* GIVEN TEXT
┌────────

You can always call them..I saw they had a toll free number..Love it when you can call them free..


----------



## Jules (Feb 28, 2012)

Hey Peggy, I know this is an older thread, but was wondering how you got along with getting a starter cart?

I have a second hand jogger with leaf suspension that was only $400 (even EE carts run to the $600-700 with shipping here) which is my starter. It just has motorbike wheels on it.

I am cart shopping (or dreaming?!



) at the moment for something a bit comfy and lurvely for later in the year. It is so hard to weigh up the pros and cons of each cart and the price vs. features aspect.


----------



## LazyRanch (Apr 7, 2012)

I have two 33" guys. Our easy entry cart has 20" wheels, my HyperBike has 24", and both carts have airless, solid tyres. I do have pneumatic 24" tyres for the HyperBike, but I hardly get to use them because we have goathead - the ruin of all things pneumatic, and any given swimming pool liner. The 24" tyres are an awesome size, however - WAY better than the 20" and especially for going out on the trails. My bicycle shop has been really helpful with various aspects of both my carts and he said he could put my EE cart into a heavy duty 24" rim with airless tyres for about $100. If I actually USED the EE cart more, I would go for it.

If you have a bike shop nearby - especially one that does a lot of business with mountain bikes, marathoners, or other competitions, I would suggest you load up your cart and pay him a visit. And don't be shy! The last two years my bike shop guy has given me reflectors, discounted my bike computers (What are you DOING with these things that you have to replace them???) and taught me the fastest way to get a tyre back on a rim. He knows this stuff is for something "horsie" but no clue what. Last year at the end of the season I arranged some photos in a frame, collage style, and gave it to him. He keeps it up on his "Wall of Fame" with cyclists competing all over the world!


----------



## susanne (Apr 7, 2012)

I trained Mingus to drive using a Shetland-sized no-axle cart, and it was quite tough (except for the shafts, hehe). It had bicycle wheels, as the stress was vertical. I would talk to someone at Kingston Saddlery, even show them a photo of your cart, and get their honest opinion. Their spoke wheel has 5-inch hubs, so I'm sure that would be too wide, but the heavy duty wheel might work. As for Marathon wheels, take a look at the reviews on Amazon.com -- epic fails just with garden carts.


----------

└────────

* RECORD LIST
┌────────

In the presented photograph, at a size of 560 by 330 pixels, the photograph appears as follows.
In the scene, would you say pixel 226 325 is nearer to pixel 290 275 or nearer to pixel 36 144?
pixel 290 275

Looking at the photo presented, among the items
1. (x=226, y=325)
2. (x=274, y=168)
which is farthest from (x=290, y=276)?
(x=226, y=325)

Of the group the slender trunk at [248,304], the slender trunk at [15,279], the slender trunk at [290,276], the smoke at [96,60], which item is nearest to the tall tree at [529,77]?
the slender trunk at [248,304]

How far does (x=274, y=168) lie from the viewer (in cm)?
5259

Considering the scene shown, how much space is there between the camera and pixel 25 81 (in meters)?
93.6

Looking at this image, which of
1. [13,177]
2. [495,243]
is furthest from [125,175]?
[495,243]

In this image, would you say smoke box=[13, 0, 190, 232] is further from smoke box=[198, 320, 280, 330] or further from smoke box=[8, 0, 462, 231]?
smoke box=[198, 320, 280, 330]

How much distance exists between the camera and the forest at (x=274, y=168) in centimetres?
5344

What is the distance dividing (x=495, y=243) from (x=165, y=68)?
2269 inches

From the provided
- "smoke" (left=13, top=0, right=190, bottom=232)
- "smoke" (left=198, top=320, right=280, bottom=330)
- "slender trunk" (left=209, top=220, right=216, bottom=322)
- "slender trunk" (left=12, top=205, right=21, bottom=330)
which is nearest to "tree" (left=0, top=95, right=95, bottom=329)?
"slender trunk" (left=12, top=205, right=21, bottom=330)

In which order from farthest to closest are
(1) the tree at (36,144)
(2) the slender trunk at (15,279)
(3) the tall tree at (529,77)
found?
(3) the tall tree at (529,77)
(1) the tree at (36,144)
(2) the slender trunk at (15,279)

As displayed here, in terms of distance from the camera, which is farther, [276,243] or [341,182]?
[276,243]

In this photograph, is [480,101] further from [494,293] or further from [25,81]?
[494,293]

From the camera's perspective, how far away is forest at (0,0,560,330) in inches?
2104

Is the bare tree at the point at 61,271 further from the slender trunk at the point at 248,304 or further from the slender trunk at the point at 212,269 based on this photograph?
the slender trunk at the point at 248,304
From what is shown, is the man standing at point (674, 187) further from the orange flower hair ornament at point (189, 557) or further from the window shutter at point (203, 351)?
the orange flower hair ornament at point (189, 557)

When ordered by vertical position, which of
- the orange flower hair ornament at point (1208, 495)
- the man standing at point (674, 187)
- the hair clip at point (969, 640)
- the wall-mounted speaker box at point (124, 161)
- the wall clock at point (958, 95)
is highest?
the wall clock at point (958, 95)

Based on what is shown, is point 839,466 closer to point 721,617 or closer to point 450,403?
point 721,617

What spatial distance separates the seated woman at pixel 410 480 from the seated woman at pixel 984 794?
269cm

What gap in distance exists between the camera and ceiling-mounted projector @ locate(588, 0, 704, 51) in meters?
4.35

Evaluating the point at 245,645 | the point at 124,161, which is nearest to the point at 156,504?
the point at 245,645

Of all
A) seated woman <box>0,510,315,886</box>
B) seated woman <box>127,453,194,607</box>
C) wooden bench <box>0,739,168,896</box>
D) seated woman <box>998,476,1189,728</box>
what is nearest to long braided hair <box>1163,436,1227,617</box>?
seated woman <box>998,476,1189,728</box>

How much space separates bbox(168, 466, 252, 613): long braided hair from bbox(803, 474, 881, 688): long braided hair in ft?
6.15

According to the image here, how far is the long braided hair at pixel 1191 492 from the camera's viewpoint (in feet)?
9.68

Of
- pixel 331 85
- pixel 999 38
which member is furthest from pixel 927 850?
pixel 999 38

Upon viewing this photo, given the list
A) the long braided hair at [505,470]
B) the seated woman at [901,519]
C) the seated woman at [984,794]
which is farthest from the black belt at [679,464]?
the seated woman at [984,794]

└────────

* WHAT THIS TASK INVOLVES
List every dollar amount that appears in the forum thread about driving carts. Nothing in the rows is needed here.

* SOLUTION BELOW
- $400
- $600-700
- $100